— Start —

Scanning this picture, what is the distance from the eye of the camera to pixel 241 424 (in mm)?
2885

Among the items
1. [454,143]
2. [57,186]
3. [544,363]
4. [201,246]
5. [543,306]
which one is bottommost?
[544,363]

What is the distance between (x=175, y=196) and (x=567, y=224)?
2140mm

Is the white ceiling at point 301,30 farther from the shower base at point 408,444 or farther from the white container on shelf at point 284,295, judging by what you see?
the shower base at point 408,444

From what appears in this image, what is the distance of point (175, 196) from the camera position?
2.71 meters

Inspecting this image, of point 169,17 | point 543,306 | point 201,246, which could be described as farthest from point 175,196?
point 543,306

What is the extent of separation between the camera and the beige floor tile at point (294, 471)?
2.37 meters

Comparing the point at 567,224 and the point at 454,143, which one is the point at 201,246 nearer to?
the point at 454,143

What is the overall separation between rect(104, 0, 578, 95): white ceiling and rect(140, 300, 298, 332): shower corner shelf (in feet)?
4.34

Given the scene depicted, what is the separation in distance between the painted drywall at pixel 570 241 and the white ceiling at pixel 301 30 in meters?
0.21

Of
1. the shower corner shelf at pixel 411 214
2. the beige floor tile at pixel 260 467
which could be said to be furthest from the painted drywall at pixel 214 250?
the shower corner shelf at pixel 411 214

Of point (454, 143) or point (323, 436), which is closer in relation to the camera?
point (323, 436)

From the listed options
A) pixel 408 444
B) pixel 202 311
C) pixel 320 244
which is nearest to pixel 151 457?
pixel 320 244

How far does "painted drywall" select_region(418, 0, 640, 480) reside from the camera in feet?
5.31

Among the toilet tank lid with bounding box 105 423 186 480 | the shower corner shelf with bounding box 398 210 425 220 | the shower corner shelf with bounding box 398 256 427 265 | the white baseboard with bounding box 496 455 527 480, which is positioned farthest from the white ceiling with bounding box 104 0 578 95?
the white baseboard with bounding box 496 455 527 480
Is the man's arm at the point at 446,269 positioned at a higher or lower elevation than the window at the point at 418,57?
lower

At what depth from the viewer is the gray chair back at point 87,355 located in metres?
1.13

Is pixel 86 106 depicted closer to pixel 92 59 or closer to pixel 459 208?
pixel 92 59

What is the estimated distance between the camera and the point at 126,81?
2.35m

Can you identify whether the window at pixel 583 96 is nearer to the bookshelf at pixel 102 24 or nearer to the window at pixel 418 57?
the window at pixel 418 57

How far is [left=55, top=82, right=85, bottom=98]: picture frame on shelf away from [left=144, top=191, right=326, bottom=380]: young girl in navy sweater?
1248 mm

— End —

> **The exercise**
Copy out, word for word, the lines from the one containing "Of point (454, 143)" through the last line above, including both.

> **The result**
Of point (454, 143) or point (323, 436), which is closer in relation to the camera?
point (323, 436)

From the listed options
A) pixel 408 444
B) pixel 202 311
C) pixel 320 244
which is nearest to pixel 151 457?
pixel 320 244

How far does "painted drywall" select_region(418, 0, 640, 480) reside from the camera in feet?
5.31

Among the toilet tank lid with bounding box 105 423 186 480 | the shower corner shelf with bounding box 398 210 425 220 | the shower corner shelf with bounding box 398 256 427 265 | the white baseboard with bounding box 496 455 527 480, which is positioned farthest from the white ceiling with bounding box 104 0 578 95?
the white baseboard with bounding box 496 455 527 480
Is the man's arm at the point at 446,269 positioned at a higher or lower elevation than the window at the point at 418,57?
lower

At what depth from the viewer is the gray chair back at point 87,355 located in metres?
1.13

Is pixel 86 106 depicted closer to pixel 92 59 or closer to pixel 459 208?
pixel 92 59

What is the estimated distance between the camera and the point at 126,81?
2.35m

Can you identify whether the window at pixel 583 96 is nearer to the bookshelf at pixel 102 24 or nearer to the window at pixel 418 57?
the window at pixel 418 57

How far is [left=55, top=82, right=85, bottom=98]: picture frame on shelf away from [left=144, top=191, right=326, bottom=380]: young girl in navy sweater?
1248 mm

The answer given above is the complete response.